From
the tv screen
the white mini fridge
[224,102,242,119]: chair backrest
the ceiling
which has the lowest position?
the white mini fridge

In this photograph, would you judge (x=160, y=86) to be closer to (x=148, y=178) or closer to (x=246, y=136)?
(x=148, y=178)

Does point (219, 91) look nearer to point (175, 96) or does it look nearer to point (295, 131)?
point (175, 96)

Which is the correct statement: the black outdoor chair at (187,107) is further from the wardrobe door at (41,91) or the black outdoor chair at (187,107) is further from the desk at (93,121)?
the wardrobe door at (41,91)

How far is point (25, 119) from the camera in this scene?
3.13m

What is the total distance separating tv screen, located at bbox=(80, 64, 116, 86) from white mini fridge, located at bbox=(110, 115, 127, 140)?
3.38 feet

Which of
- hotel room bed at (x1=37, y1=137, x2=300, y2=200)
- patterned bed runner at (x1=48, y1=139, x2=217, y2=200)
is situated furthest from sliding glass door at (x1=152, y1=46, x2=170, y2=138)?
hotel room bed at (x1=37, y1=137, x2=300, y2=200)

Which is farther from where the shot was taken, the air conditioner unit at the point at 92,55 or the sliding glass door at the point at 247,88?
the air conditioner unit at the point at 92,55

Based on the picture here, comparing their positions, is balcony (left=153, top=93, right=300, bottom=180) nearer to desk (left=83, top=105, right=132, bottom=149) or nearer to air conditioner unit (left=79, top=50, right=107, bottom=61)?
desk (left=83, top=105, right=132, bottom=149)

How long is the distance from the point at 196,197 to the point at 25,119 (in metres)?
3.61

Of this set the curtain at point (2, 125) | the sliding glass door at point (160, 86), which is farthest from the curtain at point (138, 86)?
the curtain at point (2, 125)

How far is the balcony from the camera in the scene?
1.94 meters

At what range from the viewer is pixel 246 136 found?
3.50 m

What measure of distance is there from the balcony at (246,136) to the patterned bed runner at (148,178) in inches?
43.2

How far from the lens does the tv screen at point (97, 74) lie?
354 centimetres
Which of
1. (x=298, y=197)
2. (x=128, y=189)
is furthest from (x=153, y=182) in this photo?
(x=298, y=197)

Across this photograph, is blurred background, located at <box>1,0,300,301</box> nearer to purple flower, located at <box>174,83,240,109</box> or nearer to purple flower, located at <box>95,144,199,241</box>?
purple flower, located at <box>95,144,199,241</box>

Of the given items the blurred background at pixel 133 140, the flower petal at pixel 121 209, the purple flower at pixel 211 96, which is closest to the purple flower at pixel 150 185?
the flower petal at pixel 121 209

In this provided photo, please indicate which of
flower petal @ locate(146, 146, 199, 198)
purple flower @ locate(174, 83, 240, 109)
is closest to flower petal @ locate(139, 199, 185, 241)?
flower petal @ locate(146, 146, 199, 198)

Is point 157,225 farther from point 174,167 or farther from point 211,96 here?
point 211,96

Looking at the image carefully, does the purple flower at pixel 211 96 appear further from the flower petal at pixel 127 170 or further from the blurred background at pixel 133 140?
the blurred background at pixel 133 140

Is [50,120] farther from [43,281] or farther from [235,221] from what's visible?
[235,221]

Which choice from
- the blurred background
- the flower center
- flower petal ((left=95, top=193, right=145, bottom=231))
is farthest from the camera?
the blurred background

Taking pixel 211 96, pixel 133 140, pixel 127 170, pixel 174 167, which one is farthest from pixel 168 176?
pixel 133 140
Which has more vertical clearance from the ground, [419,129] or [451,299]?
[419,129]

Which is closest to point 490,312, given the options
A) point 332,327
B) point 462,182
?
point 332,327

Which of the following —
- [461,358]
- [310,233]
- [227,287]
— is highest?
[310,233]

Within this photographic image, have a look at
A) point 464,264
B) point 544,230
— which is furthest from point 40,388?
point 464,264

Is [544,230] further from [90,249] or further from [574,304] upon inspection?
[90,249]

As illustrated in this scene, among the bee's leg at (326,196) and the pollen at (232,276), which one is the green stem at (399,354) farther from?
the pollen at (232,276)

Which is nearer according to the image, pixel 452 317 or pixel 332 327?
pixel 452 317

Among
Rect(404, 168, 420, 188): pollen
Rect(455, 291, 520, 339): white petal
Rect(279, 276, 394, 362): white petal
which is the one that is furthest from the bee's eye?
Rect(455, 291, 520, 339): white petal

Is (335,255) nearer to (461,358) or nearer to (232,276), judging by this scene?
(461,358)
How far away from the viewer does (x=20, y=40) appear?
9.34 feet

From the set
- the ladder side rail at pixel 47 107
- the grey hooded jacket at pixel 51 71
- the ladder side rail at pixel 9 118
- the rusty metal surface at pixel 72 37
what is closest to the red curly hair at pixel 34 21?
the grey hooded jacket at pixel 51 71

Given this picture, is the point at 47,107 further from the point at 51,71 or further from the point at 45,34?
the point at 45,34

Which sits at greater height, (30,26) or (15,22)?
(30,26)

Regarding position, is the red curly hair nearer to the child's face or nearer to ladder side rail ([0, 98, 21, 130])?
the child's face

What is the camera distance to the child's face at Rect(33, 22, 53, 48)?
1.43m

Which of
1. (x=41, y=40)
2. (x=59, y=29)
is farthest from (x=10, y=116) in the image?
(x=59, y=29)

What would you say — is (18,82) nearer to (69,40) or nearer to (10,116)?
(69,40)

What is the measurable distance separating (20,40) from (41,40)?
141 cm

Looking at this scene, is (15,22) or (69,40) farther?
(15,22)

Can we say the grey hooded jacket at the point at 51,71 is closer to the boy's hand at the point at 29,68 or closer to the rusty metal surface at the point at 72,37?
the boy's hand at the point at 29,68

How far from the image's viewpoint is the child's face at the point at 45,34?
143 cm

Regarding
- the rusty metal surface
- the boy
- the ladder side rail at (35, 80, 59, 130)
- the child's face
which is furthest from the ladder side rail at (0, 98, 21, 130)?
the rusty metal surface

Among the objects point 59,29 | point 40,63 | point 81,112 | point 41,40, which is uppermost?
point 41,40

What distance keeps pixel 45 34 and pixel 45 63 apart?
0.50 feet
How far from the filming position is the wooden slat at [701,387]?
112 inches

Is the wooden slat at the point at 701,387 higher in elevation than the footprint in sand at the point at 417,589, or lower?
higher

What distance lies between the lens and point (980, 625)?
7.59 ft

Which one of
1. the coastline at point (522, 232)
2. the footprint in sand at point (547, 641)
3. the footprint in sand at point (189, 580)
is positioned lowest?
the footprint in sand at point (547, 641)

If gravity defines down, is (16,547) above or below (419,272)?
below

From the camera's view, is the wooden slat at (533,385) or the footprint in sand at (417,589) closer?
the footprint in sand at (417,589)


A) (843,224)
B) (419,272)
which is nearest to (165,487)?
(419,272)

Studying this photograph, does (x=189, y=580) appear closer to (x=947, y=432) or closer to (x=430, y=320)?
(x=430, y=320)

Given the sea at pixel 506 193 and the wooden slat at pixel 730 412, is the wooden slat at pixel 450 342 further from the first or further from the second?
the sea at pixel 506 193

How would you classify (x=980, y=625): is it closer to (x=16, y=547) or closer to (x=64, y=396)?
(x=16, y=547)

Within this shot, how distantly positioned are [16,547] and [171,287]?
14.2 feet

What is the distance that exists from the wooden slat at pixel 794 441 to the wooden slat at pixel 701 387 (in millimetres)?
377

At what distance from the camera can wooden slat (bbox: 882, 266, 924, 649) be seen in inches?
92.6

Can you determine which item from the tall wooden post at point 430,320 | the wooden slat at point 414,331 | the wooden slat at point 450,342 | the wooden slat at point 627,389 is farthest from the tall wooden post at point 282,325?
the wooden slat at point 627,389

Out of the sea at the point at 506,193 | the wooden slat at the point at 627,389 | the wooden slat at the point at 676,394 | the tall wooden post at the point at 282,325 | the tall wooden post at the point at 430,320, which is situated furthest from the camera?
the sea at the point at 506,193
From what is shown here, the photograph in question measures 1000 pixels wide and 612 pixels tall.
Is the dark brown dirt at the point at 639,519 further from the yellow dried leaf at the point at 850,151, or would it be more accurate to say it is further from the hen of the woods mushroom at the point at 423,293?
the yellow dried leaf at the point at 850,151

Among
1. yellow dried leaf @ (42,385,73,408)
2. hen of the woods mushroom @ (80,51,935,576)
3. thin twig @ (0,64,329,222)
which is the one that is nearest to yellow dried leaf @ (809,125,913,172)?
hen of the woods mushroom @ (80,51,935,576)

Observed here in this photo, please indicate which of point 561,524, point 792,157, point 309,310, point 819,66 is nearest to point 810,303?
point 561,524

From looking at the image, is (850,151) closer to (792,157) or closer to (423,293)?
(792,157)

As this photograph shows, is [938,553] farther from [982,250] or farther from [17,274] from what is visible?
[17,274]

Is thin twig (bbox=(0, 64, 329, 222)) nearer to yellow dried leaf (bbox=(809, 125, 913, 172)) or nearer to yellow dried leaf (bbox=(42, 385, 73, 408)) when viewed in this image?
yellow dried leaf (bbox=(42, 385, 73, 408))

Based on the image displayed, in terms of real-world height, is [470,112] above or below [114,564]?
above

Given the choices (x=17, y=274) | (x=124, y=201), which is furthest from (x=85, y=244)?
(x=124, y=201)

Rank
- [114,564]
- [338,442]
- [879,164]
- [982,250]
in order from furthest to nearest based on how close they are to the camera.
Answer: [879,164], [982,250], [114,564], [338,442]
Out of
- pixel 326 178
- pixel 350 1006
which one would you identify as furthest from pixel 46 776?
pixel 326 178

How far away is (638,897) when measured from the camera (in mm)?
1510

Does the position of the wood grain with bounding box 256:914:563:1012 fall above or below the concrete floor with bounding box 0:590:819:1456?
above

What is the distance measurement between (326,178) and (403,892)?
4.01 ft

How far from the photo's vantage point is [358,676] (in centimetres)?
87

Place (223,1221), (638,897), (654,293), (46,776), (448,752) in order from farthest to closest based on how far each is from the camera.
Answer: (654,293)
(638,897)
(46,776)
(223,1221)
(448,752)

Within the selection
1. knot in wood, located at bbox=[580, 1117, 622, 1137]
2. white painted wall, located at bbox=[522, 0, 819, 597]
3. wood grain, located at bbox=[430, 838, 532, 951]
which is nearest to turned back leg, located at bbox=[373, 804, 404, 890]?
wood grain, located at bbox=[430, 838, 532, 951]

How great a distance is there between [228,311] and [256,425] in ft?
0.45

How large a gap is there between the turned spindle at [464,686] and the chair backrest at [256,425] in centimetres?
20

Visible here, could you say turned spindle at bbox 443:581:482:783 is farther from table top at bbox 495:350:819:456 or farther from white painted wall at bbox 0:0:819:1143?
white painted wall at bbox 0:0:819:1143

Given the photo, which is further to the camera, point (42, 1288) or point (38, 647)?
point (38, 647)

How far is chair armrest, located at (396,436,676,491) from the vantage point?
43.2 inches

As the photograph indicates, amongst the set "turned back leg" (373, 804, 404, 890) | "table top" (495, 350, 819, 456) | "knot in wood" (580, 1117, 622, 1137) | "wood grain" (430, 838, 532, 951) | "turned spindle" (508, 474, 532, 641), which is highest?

**What to work on**
Only the lines from the one that contains "What is the distance measurement" through the last line should be repeated, each exactly as it stands, with both ends included.

**Answer for this exercise**
What is the distance measurement between (326,178) and (403,892)?
4.01 ft

How far from the photo's vantage point is [358,676] (in centimetres)?
87

Place (223,1221), (638,897), (654,293), (46,776), (448,752) in order from farthest to closest based on how far each is from the camera.
Answer: (654,293)
(638,897)
(46,776)
(223,1221)
(448,752)

Within the selection
1. knot in wood, located at bbox=[580, 1117, 622, 1137]
2. white painted wall, located at bbox=[522, 0, 819, 597]
3. wood grain, located at bbox=[430, 838, 532, 951]
which is nearest to turned back leg, located at bbox=[373, 804, 404, 890]?
wood grain, located at bbox=[430, 838, 532, 951]

How great a distance is there between [228,311] and [256,425] in ft?
0.45

How large a gap is there between the turned spindle at [464,686] and the chair backrest at [256,425] in centimetres?
20

Visible here, could you say turned spindle at bbox 443:581:482:783 is farther from table top at bbox 495:350:819:456 or farther from white painted wall at bbox 0:0:819:1143?
white painted wall at bbox 0:0:819:1143

Given the photo, which is further to the camera, point (42, 1288) or point (38, 647)?
point (38, 647)

How far is chair armrest, located at (396,436,676,491) from the vantage point?
43.2 inches

As the photograph indicates, amongst the set "turned back leg" (373, 804, 404, 890) | "table top" (495, 350, 819, 456) | "knot in wood" (580, 1117, 622, 1137) | "wood grain" (430, 838, 532, 951) | "turned spindle" (508, 474, 532, 641), which is highest?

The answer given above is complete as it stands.